Centre for Strategic and Diplomatic Studies
- Formation: 2014
- Founder: Rafik Abdessalem Bouachlaka
- Type: Research institution
- Focus: Tunisian domestic and international politics, regional security, economics, diplomacy
- Location: London; Tunis;
- Website: csds-center.com

= Centre for Strategic and Diplomatic Studies =

The Centre for Strategic and Diplomatic Studies (CSDS) is a research institute with a domestic focus on Tunisian politics, security, and economics and a regional focus on the Middle East and North Africa.

The centre was founded on 24 January 2014 in London and has a branch in Tunis. Its founder and director is Rafik Abdessalem Bouachlaka, an academic and former Foreign Minister of Tunisia.

== Aims ==
According to the Centre’s website, CSDS aims to make serious contributions in the field of economic, political, and social research, as well as in the field of national and international security and diplomacy.

The Centre aims to enhance a strategic vision for Tunisia in its immediate neighborhood and to contribute to the elaboration of general orientations in Tunisia’s foreign policy. It seeks to strengthen political, economic and cultural cooperation between the countries in the region, and strives to promote Afro-Arab integration.

CSDS carries out political analysis and risk assessment of national and cross-national security threats and closely observes sources of political violence in the region. In particular, the Centre monitors violent and armed groups, organized crime and trafficking in the MENA region.

CSDS also conducts research on migration issues, unemployment and inequality in Tunisia. In general, it encourages scientific research and seeks to raise awareness of the importance of social and scientific research, and of encouraging opportunities for youth.

== Activities ==
The Centre for Strategic and Diplomatic Studies organizes seminars, workshops conferences, specialized training courses, and publications.

The Centre publishes briefs and periodical studies, including an annual report on the situation of the Maghreb and several strategic annual reports on public opinion perceptions in Tunisia.

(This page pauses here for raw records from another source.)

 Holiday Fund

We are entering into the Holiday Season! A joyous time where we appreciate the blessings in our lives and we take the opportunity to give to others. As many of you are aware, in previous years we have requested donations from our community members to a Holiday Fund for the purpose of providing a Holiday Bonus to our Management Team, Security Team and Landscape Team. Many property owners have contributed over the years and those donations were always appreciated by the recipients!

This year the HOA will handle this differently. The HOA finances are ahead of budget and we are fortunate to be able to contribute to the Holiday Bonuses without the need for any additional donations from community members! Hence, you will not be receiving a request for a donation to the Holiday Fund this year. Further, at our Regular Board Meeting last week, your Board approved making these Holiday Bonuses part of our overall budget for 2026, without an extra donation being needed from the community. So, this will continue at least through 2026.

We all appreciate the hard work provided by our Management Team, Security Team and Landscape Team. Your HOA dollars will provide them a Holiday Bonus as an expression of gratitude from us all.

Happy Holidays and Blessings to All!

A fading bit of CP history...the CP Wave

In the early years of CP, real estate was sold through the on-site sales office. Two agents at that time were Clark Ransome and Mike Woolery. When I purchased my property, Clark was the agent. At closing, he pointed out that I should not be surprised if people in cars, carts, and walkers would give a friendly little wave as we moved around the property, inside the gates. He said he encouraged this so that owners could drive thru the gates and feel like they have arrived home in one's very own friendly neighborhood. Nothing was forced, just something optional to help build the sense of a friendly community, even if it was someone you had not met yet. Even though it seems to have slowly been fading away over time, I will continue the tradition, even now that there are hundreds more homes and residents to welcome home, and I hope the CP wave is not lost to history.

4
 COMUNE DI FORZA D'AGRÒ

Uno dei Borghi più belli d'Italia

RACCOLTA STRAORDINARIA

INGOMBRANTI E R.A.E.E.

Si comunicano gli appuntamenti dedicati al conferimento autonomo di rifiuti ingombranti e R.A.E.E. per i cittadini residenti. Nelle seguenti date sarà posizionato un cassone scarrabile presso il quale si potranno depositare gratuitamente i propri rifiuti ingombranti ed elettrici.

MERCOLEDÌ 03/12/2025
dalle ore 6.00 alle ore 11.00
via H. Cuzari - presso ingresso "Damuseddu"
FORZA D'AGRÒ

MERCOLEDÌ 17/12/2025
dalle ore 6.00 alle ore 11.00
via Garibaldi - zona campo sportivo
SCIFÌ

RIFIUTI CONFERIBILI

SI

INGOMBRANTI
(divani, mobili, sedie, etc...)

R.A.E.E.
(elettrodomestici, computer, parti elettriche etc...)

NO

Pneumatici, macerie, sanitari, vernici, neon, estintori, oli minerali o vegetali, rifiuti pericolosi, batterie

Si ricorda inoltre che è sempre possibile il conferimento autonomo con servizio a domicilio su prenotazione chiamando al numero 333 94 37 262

CSDS actively promotes opportunities for Tunisia’s international cooperation. Among the most recent activities advertised on the CSDS website is an initiative launched by the Centre in April 2015 to strengthen ties between CSDC and the Qatari Diplomatic Center for Political Studies.

== Members ==
According to the Centre’s website, the center boasts a diverse team of experts and researchers, including ministers and former officials. However, in January 2015 Abdessalem appeared to be the centre’s director, the only officially registered member and shareholder.

Abdessalem is affiliated to Ennhadha Movement, a moderate Tunisian Islamist political party with strong historical, ideological and cultural ties to the Muslim Brotherhood. Abdessalem is married to the daughter of Rached Ghannouchi, the leader of Ennhadha.

Al-Masdar News reported that after quitting his post as Minister of Foreign Affairs in Tunisia in 2013, Abdessalem returned to London where he had lived for almost twenty years and devoted his time to strategic studies, reportedly his first passion. Before engaging in political activity, Abdessalem was a researcher at Westminster University and at the Oxford Center for Islamic Studies.

He was also a senior researcher and head of al-Jazeera Center for Studies, a think tank established in 2006 by the network al-Jazeera, often accused to be supportive of Wahabism and of the Muslim Brotherhood.

== Allegations ==
The Centre was originally registered at the Westgate House 7th Floor, Westgate Road in London. On 8 June 2015 the director filed a request to relocate the business office to Marble Arch Tower, 55 Bryanston Street in London.

In February 2015, The Telegraph published an article naming the Westgate Building as “the main hub for the [Muslim] Brotherhood’s operations” in Europe. According to the article, the building hosts several organizations with ties to the Muslim Brotherhood, some of which have a controversial history with extremism and terrorist funding.